• Entries shown:
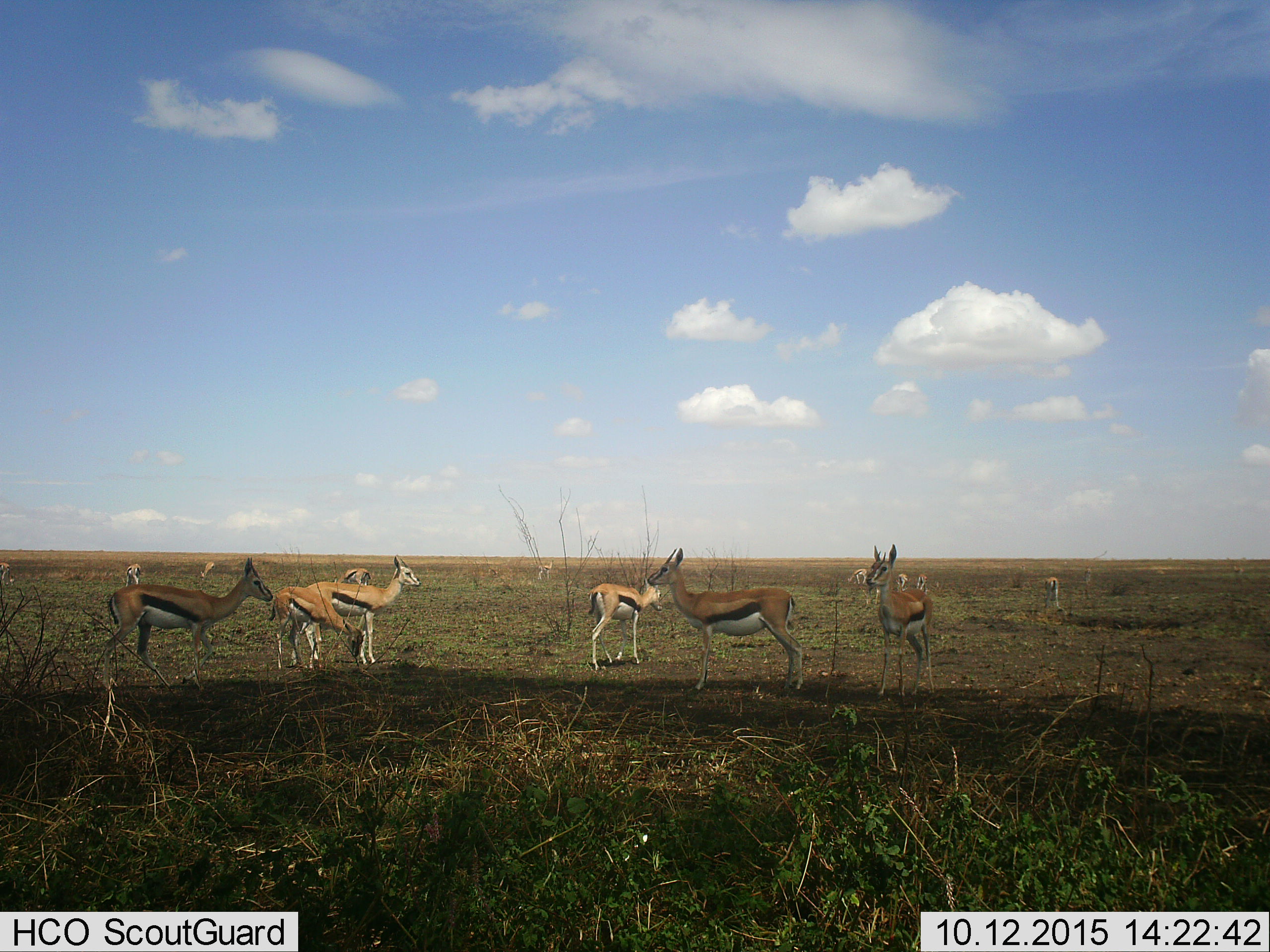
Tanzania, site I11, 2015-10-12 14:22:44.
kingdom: Animalia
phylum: Chordata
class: Mammalia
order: Artiodactyla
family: Bovidae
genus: Eudorcas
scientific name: Eudorcas thomsonii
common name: thomson's gazelle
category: gazellethomsons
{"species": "gazellethomsons (thomson's gazelle) (Eudorcas thomsonii)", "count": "11-50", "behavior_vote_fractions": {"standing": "89%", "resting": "11%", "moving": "33%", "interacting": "0%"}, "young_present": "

• What to work on: Omit the pictures. Repeat the rest of the data exactly.

• Answer space:
Tanzania, site I11, 2015-10-12 14:22:44.
kingdom: Animalia
phylum: Chordata
class: Mammalia
order: Artiodactyla
family: Bovidae
genus: Eudorcas
scientific name: Eudorcas thomsonii
common name: thomson's gazelle
category: gazellethomsons
{"species": "gazellethomsons (thomson's gazelle) (Eudorcas thomsonii)", "count": "11-50", "behavior_vote_fractions": {"standing": "89%", "resting": "11%", "moving": "33%", "interacting": "0%"}, "young_present": "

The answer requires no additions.